Election 2021: Anderson, Ness vie for City Council Position 4 seat

Editor’s note: this continues a series of interviews with candidates up for five Sequim city council seats in the Nov. 2 General Election. This week it’s Rachel Anderson, incumbent, and Daryl Ness up for Position 4. Each candidate answers the same four questions, paraphrased from the Independent Advisory Association’s cancelled forum on Sept. 1. Interviews were done in-person, over the phone and email.

Position 4: Rachel Anderson, incumbent; Daryl Ness

• What do you like in the City of Sequim and what needs to change?

Rachel Anderson

Rachel Anderson

Anderson: “I feel that the City of Sequim is extremely fortunate to have professional and knowledgeable staff and employees helping keep our city running smoothly day to day. Everyone works so hard and they all work effectively and efficiently as a team.

“There are a couple of big changes I would like to see: The first change is more affordable housing!
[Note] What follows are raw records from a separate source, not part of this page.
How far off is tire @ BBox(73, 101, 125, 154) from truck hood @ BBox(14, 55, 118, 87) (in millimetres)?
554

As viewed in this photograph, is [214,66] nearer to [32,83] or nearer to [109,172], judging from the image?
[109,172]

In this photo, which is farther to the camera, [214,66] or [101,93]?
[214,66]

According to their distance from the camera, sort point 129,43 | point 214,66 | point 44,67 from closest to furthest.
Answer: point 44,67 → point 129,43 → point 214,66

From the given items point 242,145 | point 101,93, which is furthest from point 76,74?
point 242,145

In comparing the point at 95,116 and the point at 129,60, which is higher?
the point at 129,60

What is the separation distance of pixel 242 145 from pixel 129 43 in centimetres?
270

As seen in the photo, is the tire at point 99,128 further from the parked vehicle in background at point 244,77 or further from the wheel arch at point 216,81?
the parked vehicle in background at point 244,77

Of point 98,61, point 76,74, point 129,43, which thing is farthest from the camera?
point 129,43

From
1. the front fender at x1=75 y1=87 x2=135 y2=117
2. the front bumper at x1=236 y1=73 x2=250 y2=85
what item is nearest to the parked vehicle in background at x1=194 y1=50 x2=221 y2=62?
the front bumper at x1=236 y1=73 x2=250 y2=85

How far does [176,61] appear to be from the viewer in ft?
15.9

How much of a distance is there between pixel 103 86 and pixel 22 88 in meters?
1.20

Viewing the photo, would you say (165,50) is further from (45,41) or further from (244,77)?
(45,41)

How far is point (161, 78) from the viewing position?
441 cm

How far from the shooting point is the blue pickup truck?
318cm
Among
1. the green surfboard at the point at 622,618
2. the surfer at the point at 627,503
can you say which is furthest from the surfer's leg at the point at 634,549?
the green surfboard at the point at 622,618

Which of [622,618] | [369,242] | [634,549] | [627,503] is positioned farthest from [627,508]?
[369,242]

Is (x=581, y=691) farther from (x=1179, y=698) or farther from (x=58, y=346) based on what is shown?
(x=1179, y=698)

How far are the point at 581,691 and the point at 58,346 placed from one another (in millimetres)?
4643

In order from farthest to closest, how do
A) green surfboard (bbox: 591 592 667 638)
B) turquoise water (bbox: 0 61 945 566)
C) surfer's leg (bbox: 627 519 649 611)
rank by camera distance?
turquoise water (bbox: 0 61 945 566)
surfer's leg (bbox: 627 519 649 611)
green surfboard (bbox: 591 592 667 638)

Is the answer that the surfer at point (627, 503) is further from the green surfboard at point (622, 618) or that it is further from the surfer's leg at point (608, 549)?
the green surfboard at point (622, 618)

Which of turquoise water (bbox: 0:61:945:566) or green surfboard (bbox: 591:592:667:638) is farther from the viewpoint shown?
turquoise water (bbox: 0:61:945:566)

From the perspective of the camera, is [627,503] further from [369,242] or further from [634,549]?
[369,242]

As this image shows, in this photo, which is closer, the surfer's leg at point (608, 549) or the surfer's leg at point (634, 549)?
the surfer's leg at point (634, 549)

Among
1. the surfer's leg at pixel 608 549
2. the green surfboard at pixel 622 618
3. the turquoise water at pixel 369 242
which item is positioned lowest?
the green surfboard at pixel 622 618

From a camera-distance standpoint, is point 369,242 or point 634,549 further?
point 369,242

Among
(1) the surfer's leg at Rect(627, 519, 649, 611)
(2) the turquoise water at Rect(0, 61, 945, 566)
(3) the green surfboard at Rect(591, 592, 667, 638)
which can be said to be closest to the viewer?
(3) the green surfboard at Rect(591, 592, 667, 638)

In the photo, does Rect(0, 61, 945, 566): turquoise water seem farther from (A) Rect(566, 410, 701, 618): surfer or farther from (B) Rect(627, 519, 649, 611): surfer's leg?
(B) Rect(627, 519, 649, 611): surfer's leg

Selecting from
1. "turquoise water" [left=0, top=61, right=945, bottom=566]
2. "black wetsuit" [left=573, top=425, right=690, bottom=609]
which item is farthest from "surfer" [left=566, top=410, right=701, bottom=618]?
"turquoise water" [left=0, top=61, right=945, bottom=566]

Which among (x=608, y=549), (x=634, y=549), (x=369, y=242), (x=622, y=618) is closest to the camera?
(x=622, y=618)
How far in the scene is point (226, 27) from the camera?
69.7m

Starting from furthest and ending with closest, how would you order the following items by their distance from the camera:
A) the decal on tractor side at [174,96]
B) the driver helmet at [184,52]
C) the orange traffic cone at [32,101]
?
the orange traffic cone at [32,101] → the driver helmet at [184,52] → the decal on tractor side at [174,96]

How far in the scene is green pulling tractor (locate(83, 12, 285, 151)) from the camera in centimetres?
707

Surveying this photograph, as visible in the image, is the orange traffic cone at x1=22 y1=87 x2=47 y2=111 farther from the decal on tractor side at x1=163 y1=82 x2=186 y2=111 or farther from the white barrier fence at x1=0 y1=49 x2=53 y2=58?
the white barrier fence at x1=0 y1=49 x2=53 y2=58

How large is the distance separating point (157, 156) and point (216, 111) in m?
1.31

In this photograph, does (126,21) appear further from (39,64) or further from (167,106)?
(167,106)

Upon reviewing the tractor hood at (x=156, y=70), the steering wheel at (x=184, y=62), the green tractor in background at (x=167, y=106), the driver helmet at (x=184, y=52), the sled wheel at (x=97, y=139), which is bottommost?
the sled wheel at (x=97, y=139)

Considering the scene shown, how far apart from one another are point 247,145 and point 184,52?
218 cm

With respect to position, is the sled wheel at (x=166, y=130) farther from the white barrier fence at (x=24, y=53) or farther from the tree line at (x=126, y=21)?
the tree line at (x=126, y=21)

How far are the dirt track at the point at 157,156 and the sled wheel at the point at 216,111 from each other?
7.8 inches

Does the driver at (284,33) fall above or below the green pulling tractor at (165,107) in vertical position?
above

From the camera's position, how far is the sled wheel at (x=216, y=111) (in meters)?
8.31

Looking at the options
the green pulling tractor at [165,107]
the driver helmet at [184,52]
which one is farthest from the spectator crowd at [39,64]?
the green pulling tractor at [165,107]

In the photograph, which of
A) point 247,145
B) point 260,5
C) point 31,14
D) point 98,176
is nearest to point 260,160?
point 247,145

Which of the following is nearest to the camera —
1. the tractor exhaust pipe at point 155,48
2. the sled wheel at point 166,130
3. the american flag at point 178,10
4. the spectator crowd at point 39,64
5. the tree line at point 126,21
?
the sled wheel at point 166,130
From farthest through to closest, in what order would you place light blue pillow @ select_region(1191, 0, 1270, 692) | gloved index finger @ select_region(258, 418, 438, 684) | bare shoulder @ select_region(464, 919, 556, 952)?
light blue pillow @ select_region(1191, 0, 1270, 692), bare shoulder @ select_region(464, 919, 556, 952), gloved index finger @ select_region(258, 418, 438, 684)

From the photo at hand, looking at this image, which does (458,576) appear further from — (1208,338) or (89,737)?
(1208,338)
The second change is all of our City Council being more actively engaged in the local community and actively responding to citizen’s concerns and questions. I’m told quite often that councilor (Brandon) Janisse, councilor (Tom) Ferrell and I are the most responsive, but we need seven out of seven responsive council members, not three out of seven.”

Daryl Ness

Daryl Ness

Ness: “From my perspective, one of the strengths of the city is it’s financially in really good shape. Not many cities in the U.S. can say their budget is actually covered and they have some excess. City staff have done a nice job handling finances.

“The thing that needs to change is that we need to make some investments in our community. We need to figure out how to get some affordable housing. Our fees and some of the costs associated with hookups are actually preventing some people from coming in here and building affordable housing for people to come here and work who are really in need.

“Look at our restaurants: we have people closing for a day or two because they don’t have enough help. We’ve got to improve that.”

• How has your career and personal life prepared you for a role on the Sequim city council?

Anderson: “I grew up in an alcoholic and abusive household. The experience was tough, but it taught me that I want to take care of others with everything that I have. Everyone deserves to feel safe and cared about.

“I was a stay-at-home mom for about five years and then became extremely active in our community through Head Start Policy Council Chairperson (2017-present), OlyCAP Board Member (2020-present), Sequim Education Foundation Board Member (2020-present), and Sequim Farmers and Artisans Market Interim Board President (2021-present). I feel that each role has taught me how to work cooperatively as a team member while allowing me to make a positive impact on our community.

“My time at Head Start has really taught me the importance of creating, amending, and following policy for the safety and betterment of a community. Being an OlyCAP board member has taught me to use my voice for those that need help, like low-income families.

“Since becoming a Sequim Education Foundation board member, I’ve been able to be a part of a team that raises and donates funds to teachers and students in need. My role on the Sequim Farmers and Artisans Market board is still fresh, but it’s taught me the kind of leader I want to be — collaborative and supportive.

“I was appointed to Sequim City Council in February and have earned my Certificate of Municipal Leadership and my Advanced Certificate of Municipal Leadership. I feel the most vital skills for a city council member are active listening and the ability to make informed decisions. It’s extremely important to make decisions for the good of the people of the present and the future, instead of making decisions that will benefit a small group.”

Ness: “I started out on the railroad in 1978, and I worked union craft positions. I’ve worked all my life starting out as a paperboy and at gas stations. Hard work has paid off for me.

“After I worked those craft positions, I ended up in a management job and those have led me to executive positions on the railroad where I got to manage a lot of capital funds and a lot of people. I was pretty good at getting things done.

“Whether it took money, people or took ways to solve something, I was the guy who could fix problems. I’m retired now and willing to put myself out there for the City of Sequim.”

• What can we learn from the medication-assisted treatment (MAT) clinic controversy?

Anderson: “I think one of the most important takeaways from the Medication Assisted Treatment Clinic controversy is how harmful and destructive disinformation can be. Another key takeaway is the importance and benefit of wrap-around services for the physical, mental, and emotional health of our citizens that are in need of stability.”

Ness: “I don’t know the ins and outs because I wasn’t on the council. I felt that there were two different sides and I don’t know if things were communicated well. If I was on council, I think we should stay neutral, find out what the information is and find out what the people want and support the people. We should try to keep our opinions out of it.”

• How do you propose to improve the City of Sequim’s transparency as a city councilor?

Anderson: “City council members are elected, or appointed, officials meant to represent people in the community. I believe a way to increase transparency within government operations is for city council members to be actively responsive to citizens and striving to be role models within the community while valuing how hard city staff and employees work.”

Ness: “I’m funding my own campaign and the reason I’m doing that is because I want to work for the people who are here. We should only do what the people of Sequim want us to do. Whatever that majority is, we’ve got to figure out how to communicate with them and make sure we’re on the right track and stay neutral. (As for personability), I’m also easy to talk to, and I’ll talk to anybody.”